▶ WORK REQUEST
From the first entry to the last, restate everything word for word and exclude pictures.

▶ DATA SECTION

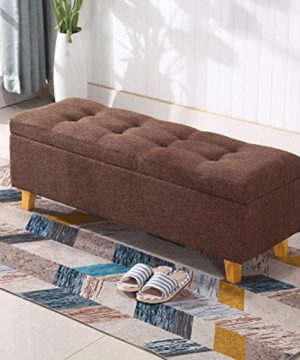 JQQJ Ottomans Bench Two Sizes 2432 Bedroom Bench Storage Ottoman Bench Foot Stool Storage Stool For Home Color Coffee Size 60x40x42cm 0 0 300x360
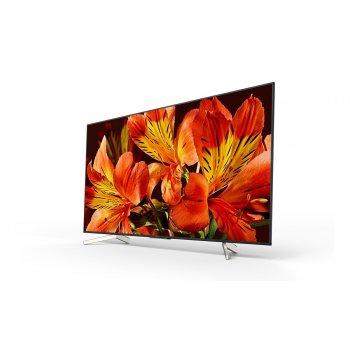 """Sony FW-75BZ35F pantalla de señalización 190,5 cm (75"""") LCD 4K Ultra HD Pantalla plana para señalización digital"""
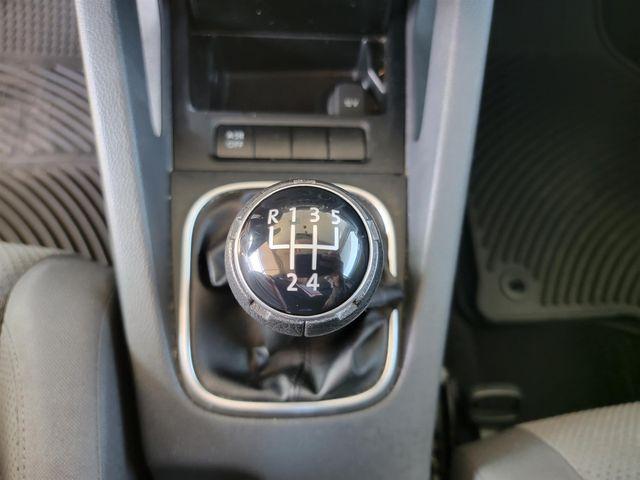 2007 Volkswagen Rabbit Gardena, California 7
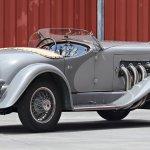 1935_Duesenberg_SSJ-23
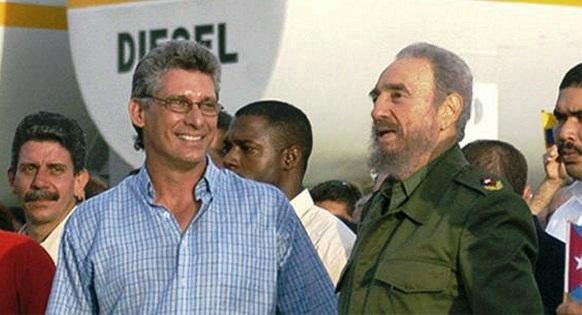 Resalta Díaz-Canel legado de Fidel Castro en Cuba (+ Tuit)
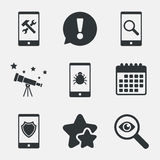 Smartphone icons. Shield protection, repair, bug. Royalty Free Stock Photography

▶ EXERCISE RESPONSE
 JQQJ Ottomans Bench Two Sizes 2432 Bedroom Bench Storage Ottoman Bench Foot Stool Storage Stool For Home Color Coffee Size 60x40x42cm 0 0 300x360
 """Sony FW-75BZ35F pantalla de señalización 190,5 cm (75"""") LCD 4K Ultra HD Pantalla plana para señalización digital"""
 2007 Volkswagen Rabbit Gardena, California 7
 1935_Duesenberg_SSJ-23
 Resalta Díaz-Canel legado de Fidel Castro en Cuba (+ Tuit)
 Smartphone icons. Shield protection, repair, bug. Royalty Free Stock Photography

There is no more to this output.